On 12.04.2007 18:31, MenTaLguY wrote:
> On Thu, 12 Apr 2007 16:10:06 +0900, Robert Klemme <shortcutter / googlemail.com> wrote:
>>> Every NFA can be rewritten as a DFA.  Each state in the resulting DFA
>>> corresponds to a superposition of states in the original NFA
>> While this is true in theory there is a number of modern RX features
>> that are extremely difficult or impossible to do with a DFA.  So as it
>> stands now for pratical purposes most modern RX engines are NFA or
>> hybrids,
> 
> It's important not to confuse NFAs with backtracking.  For instance, Thompson's algorithm uses NFAs, but it evaluates by rewriting them on-the-fly as DFAs, not by performing a backtracking search.  Again, NFAs and DFAs are equivalent, even if the naive algorithm (backtracking) for evaluating an NFA is less efficient than the naive algorithm for evaluating a DFA.
> 
> On the other hand, those modern features which really do require backtracking (surprisingly few) also exceed the capabilities of finite automata (i.e. those features correspond to non-regular languages), so at that point the regular expression engines cannot be said to be using FAs at all, but a more general type of automaton.

Strinctly speaking yes.  But AFAIK the basis is usually a NFA.
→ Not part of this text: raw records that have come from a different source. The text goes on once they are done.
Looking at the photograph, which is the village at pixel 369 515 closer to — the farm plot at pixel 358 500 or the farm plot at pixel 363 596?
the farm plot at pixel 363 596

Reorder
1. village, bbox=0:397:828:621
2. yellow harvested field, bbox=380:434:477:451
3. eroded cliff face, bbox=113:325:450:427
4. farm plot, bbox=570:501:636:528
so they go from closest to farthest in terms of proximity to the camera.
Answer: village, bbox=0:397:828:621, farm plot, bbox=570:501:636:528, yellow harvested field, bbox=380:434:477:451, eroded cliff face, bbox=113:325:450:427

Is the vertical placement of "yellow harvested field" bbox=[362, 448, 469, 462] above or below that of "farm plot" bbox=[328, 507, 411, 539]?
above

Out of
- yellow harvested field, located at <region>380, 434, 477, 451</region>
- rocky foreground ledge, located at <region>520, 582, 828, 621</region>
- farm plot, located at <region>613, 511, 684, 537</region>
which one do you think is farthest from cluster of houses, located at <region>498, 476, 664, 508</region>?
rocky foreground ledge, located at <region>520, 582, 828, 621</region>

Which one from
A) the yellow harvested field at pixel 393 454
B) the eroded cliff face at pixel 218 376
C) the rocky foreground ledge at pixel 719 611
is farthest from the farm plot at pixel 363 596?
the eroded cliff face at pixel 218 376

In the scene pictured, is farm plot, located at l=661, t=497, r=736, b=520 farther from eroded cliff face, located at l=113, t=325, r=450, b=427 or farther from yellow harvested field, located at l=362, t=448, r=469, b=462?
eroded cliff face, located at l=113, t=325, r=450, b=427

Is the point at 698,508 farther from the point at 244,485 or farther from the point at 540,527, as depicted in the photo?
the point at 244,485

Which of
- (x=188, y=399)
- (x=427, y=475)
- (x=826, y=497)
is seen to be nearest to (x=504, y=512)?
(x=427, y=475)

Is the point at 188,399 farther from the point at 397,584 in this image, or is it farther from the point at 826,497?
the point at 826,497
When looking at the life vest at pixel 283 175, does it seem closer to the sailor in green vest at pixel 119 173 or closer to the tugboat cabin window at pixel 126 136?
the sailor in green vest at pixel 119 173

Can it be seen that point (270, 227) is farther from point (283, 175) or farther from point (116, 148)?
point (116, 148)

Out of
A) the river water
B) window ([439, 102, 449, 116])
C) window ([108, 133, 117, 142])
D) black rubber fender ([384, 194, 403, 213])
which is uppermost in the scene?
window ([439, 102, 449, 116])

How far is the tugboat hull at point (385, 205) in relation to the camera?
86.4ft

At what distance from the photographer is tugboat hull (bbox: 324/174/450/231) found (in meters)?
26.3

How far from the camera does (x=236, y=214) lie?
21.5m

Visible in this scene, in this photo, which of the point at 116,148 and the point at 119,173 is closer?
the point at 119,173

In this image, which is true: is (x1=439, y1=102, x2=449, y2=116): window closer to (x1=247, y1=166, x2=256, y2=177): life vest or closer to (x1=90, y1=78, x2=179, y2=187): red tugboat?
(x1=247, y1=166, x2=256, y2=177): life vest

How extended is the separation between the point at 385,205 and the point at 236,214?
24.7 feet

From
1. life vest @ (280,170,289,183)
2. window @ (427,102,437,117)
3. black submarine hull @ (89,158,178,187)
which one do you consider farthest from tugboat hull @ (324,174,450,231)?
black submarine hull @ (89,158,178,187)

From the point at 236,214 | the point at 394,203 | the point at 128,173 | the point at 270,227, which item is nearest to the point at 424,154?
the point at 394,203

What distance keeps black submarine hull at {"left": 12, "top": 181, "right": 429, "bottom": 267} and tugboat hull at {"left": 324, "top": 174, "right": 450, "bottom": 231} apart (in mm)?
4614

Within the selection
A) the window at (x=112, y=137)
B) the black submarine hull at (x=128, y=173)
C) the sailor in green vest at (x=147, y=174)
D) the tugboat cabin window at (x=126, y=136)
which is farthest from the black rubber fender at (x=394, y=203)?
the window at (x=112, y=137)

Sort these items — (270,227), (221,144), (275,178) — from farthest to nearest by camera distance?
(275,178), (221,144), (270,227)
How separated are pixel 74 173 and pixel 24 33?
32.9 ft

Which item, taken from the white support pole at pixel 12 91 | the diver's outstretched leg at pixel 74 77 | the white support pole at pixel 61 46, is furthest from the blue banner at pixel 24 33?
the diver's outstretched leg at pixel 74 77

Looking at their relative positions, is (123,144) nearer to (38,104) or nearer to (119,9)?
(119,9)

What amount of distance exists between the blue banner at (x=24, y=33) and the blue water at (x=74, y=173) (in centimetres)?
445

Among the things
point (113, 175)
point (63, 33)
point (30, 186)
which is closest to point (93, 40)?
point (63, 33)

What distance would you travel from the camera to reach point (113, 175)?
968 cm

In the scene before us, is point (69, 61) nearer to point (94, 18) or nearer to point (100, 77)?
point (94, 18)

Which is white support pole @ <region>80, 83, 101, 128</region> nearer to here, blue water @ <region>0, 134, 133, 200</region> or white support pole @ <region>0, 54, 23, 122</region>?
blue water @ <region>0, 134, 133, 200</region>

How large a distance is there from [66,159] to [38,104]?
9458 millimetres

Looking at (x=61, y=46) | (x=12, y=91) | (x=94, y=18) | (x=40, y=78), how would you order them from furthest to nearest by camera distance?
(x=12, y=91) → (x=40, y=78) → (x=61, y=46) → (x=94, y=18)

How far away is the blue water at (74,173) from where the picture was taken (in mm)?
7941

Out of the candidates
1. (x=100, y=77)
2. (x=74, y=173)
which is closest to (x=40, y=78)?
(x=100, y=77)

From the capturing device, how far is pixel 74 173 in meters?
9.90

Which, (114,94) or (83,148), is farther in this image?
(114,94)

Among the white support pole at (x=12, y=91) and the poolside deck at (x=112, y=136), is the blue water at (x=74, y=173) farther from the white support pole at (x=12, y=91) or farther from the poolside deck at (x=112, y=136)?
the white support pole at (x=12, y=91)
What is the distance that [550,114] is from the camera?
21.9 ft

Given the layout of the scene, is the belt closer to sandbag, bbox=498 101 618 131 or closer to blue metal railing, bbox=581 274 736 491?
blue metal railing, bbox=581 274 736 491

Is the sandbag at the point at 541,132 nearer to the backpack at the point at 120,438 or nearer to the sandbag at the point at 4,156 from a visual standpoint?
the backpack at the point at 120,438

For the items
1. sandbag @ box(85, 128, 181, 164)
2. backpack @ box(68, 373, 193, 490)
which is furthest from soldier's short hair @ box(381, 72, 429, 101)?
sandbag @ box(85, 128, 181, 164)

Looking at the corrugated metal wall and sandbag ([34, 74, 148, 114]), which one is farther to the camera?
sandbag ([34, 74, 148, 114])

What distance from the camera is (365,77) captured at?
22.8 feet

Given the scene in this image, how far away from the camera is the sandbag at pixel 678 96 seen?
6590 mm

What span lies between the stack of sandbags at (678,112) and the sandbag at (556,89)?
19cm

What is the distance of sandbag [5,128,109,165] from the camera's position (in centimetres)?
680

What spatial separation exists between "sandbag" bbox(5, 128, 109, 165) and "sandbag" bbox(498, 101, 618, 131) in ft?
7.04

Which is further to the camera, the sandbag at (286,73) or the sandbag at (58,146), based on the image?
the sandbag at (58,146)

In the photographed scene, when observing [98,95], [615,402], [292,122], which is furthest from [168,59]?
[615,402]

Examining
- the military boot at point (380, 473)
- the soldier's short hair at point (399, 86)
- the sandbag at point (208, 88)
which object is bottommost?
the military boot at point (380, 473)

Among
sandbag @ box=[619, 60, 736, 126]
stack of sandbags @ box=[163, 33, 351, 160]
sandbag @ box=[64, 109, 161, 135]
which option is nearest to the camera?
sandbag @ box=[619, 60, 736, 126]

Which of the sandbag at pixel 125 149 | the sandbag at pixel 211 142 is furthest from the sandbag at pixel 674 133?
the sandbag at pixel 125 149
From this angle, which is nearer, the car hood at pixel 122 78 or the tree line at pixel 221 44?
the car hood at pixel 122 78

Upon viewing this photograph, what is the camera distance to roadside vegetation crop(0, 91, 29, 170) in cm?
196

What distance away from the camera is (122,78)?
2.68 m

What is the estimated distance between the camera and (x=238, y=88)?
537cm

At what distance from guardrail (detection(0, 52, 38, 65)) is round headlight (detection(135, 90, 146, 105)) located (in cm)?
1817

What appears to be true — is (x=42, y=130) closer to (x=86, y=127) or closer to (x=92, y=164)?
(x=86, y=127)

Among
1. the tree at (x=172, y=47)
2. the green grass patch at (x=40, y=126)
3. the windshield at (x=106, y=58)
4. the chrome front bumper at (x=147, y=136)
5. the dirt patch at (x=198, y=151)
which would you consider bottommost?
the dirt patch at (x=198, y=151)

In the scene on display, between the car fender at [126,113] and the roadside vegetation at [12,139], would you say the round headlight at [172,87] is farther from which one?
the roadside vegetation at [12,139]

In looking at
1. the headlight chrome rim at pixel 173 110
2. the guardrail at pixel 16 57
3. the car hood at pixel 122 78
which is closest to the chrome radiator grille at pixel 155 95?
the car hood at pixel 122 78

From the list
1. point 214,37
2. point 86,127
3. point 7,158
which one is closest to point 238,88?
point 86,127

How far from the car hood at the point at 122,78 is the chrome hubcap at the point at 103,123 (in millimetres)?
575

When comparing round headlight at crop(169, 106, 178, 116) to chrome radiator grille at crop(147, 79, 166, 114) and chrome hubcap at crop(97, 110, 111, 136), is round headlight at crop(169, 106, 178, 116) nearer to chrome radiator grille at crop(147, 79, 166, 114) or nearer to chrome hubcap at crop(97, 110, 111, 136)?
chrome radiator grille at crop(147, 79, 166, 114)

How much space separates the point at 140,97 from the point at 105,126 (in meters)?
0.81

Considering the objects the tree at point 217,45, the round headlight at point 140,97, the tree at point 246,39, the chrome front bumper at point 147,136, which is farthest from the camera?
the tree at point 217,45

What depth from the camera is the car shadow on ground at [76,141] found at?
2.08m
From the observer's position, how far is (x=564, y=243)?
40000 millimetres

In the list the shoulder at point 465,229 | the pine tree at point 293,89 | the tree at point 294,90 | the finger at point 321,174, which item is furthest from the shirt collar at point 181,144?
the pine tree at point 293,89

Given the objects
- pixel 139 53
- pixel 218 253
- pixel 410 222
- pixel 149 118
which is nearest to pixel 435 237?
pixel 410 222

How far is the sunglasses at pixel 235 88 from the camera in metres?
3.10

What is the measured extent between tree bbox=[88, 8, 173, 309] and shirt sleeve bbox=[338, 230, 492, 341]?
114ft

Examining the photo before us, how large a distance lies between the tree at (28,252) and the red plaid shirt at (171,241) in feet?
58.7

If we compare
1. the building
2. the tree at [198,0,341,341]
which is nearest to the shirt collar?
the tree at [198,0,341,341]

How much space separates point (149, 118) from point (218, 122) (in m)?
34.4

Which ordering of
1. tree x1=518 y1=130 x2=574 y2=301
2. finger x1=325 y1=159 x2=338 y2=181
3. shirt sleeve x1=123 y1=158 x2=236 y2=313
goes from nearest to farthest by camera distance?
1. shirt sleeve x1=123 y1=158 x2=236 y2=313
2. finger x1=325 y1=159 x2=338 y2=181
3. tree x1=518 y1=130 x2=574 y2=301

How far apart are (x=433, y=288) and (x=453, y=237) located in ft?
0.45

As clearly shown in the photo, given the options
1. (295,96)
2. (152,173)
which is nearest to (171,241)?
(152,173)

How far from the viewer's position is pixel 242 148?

Btw, because of the nature of the engine there are some more differences 
between DFA and NFA, for example typically order of expressions in an 
alternative matters with a NFA engine.  I prefer that often, because it 
allows to control the way the RX engine matches to a certain extent, 
i.e. you can prioritize alternatives which can be pretty handy at times.

> Again, though we must obviously keep backtracking in reserve for those patterns that need it, it is very wasteful not to use a pure FA approach for those patterns where non-regular features aren't being used.
> 
>> sometimes (Perl) with heavy optimizations to prevent certain
>> ugly effects (see "Mastering Regular Expressions" for details).
> 
> "Mastering Regular Expressions" is very good for learning the pragmatics of working with contemporary regular expression implementations, but it is not a good source for theory.

Since I had the theory at university and at the moment I'm more 
interested in using them than writing them this is good enough for me. :-)

Kind regards

	robert